Clearing Stops of Leard Forest for Open Cut Coal Mine

By EDO NSW Principal Solicitor Sue Higginson

17 June 2014

The threatened animal species hibernating in the Leard State forest received a reprieve  from the clearing by Whitehaven Coal, thanks to the tenacity and vigilance of a local community group near Narrabri in north-western NSW.

The Maules Creek Community Council, represented by EDO NSW, launched civil proceedings in the Land and Environment Court to halt the winter clearing of the forest to stop what they argue is a breach of Whitehaven’s development approval conditions.

Civil enforcement action is taken by the community rather than the government regulator.
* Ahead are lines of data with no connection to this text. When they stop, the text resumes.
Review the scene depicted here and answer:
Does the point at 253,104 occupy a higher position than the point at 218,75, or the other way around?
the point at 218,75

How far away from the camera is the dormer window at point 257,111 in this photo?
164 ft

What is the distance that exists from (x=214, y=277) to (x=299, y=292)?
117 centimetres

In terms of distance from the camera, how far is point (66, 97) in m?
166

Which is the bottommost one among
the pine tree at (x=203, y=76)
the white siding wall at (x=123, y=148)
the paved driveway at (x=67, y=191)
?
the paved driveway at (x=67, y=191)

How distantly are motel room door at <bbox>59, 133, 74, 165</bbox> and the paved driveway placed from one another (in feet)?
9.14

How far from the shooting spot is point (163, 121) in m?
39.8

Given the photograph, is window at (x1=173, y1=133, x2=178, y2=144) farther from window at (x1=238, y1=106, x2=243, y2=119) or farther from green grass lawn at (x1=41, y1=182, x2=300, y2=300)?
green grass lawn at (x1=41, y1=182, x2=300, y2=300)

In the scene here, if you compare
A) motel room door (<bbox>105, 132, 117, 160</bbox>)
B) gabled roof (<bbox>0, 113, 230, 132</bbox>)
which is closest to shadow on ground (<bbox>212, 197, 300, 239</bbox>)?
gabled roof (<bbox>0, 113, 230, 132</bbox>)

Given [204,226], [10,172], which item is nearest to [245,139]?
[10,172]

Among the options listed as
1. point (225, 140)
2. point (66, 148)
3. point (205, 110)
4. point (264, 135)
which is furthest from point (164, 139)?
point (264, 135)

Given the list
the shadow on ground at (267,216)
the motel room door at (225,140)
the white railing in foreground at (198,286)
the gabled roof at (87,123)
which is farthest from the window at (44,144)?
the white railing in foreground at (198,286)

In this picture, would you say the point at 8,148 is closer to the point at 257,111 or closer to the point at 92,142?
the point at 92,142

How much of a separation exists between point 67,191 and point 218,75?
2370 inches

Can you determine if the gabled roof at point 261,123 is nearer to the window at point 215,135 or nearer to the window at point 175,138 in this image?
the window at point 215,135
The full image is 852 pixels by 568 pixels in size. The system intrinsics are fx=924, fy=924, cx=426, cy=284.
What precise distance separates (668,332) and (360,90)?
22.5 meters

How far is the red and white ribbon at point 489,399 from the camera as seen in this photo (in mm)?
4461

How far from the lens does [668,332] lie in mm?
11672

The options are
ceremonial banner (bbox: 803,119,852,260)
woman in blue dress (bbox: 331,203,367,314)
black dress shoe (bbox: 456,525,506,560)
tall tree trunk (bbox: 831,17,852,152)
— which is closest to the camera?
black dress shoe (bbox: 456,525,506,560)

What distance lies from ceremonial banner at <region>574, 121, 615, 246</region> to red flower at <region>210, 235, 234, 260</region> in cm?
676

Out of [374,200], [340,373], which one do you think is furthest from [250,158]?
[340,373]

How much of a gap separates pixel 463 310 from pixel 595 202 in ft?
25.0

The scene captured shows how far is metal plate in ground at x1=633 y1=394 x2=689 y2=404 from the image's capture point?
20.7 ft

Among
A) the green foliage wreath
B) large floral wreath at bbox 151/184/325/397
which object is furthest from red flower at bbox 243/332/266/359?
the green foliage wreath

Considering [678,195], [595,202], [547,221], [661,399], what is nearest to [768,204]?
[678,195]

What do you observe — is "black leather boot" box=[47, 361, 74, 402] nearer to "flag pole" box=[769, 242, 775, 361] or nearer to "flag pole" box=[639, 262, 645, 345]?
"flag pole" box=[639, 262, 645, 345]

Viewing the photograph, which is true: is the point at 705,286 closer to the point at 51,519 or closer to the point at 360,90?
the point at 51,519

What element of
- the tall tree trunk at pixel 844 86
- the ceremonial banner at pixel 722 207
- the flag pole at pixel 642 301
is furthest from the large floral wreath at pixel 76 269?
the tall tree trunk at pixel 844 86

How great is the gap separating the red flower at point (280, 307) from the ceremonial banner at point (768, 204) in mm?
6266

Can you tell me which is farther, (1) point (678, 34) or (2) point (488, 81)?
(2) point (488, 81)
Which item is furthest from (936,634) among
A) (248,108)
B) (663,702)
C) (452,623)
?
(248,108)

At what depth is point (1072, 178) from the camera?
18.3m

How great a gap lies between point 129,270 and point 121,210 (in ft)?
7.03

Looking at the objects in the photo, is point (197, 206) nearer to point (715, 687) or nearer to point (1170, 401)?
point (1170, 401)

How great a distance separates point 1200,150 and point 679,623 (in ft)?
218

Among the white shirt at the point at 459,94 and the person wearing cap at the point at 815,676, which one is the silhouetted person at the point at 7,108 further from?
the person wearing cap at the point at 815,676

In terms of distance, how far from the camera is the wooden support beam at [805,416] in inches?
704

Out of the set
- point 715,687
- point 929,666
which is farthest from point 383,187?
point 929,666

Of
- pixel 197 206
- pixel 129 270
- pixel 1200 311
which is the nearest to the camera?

This can be a difficult and time consuming but the Maules Creek Community Council decided to take this action to try and save the plants and animals living in this area, some of which are listed as being threatened with extinction.   

The new Maules Creek coal mine project involves a total clearing of 1664 hectares of forest which provide habitat for threatened species including bats, koalas, forest owls, the Swift Parrot and the Regent Honeyeater.

The community group applied for an interim injunction to stop the clearing. The application was heard over two days with a judgment expected at 4pm on Thursday 12 June. However, before the judgment was handed down, Whitehaven instead gave an undertaking to the Court that it will halt the clearing until a full hearing on the matter, expected in early September.

The Maules Creek Community Council is arguing that Whitehaven is in breach of its development consent by clearing the forest during winter when animals are hibernating. A breach of development consent contravenes the Environmental Planning and Assessment Act 1979.

The clearing has been allowed under changes to the Biodiversity Management Plan which was approved by the NSW Department of Planning. The community group argues that these changes were invalid.

The case concerning the legality of the winter clearing of the Leard Forest for the Maules Creek coal mine is far from over. However the community has sent a powerful message that they will be watching this project every step of the way.

EDO NSW is grateful to barristers Tom Howard SC and James Johnson who are acting as counsel for the Maules Creek Community Council.